How to convert TSV to Parquet

Al Brown
Last updated: Jun 8, 2026

To convert a TSV file to Parquet, use clickhouse local. It runs SQL directly on files from the command line, with no server to install. It's part of ClickHouse, so the same query scales to billions of rows when you outgrow your laptop.

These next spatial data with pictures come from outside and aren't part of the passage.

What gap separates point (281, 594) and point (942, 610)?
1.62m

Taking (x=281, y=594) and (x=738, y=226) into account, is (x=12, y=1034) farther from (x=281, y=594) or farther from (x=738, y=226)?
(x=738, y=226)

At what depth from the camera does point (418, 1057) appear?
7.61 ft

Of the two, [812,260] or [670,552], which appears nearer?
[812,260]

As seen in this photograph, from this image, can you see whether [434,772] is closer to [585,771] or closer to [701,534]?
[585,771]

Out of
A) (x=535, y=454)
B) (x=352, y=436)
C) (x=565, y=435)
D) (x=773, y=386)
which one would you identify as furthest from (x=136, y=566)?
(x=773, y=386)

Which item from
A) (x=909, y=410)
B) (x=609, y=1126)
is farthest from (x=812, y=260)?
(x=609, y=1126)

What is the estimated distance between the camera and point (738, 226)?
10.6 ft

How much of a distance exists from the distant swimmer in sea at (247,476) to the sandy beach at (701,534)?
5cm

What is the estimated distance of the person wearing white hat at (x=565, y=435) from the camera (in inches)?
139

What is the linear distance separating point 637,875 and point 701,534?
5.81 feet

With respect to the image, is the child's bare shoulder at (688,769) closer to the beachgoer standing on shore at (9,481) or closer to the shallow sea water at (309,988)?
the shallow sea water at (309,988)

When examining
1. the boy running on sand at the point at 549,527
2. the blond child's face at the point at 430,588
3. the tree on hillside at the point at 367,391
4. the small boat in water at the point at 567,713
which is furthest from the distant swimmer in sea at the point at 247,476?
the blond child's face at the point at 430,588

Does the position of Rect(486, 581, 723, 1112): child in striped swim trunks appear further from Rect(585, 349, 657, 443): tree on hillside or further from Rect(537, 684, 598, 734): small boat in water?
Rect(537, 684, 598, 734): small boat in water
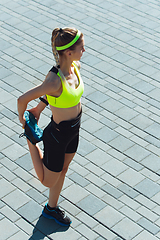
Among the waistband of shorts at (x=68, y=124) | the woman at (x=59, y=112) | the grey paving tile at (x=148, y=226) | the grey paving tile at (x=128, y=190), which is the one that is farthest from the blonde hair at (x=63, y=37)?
the grey paving tile at (x=148, y=226)

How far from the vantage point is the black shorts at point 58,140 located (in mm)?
4172

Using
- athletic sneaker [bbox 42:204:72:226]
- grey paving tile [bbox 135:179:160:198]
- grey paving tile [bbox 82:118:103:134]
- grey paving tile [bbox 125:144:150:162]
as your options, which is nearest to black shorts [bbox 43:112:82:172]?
athletic sneaker [bbox 42:204:72:226]

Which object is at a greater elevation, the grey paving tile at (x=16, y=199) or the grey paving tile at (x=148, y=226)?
the grey paving tile at (x=16, y=199)

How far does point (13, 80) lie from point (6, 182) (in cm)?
251

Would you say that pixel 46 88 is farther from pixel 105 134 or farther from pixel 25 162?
pixel 105 134

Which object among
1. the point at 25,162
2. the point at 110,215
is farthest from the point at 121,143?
the point at 25,162

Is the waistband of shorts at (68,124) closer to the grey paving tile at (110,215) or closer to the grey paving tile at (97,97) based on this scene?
the grey paving tile at (110,215)

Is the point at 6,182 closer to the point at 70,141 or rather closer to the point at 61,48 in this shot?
the point at 70,141

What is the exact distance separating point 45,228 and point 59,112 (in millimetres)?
1587

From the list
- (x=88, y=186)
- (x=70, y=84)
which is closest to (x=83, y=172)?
(x=88, y=186)

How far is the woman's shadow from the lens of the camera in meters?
4.70

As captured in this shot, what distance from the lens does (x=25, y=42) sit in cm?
834

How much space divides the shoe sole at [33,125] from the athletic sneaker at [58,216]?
1.05 metres

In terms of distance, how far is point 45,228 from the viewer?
4789mm
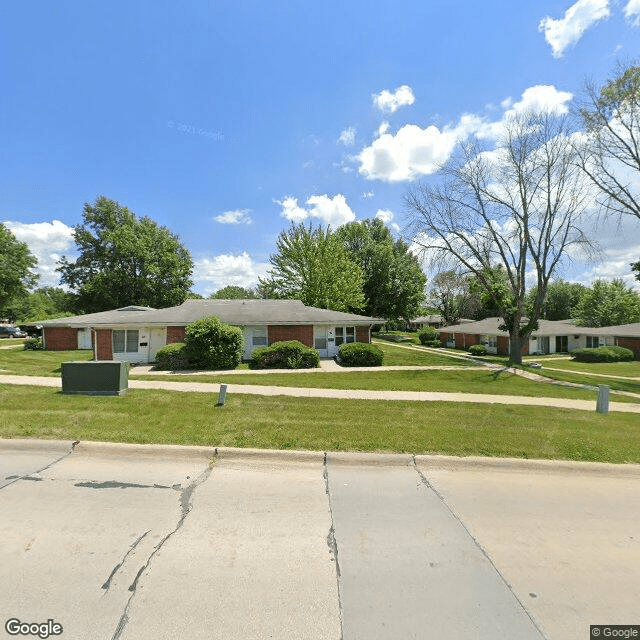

Install it with clickhousectl:

1curl https://clickhouse.com/cli | sh   # install clickhousectl
2clickhousectl local use latest         # download ClickHouse and put it on your PATH

Then write the result INTO OUTFILE to produce the Parquet:

1clickhouse local -q "SELECT * FROM file('events.tsv') INTO OUTFILE 'events.parquet' FORMAT Parquet"
12026-01-01	1	GB	click	5	1
22026-01-02	2	US	view	6.01	2
32026-01-03	3	DE	purchase	7.02	3
42026-01-04	4	FR	signup	8.03	4
52026-01-05	5	IN	click	9.04	5

clickhouse local reads the TSV header for column names and infers each column's type from the data, so the file is converted in place with no import step. Those types flow directly into the Parquet schema, giving readers real dates, integers, and floats rather than strings to re-parse.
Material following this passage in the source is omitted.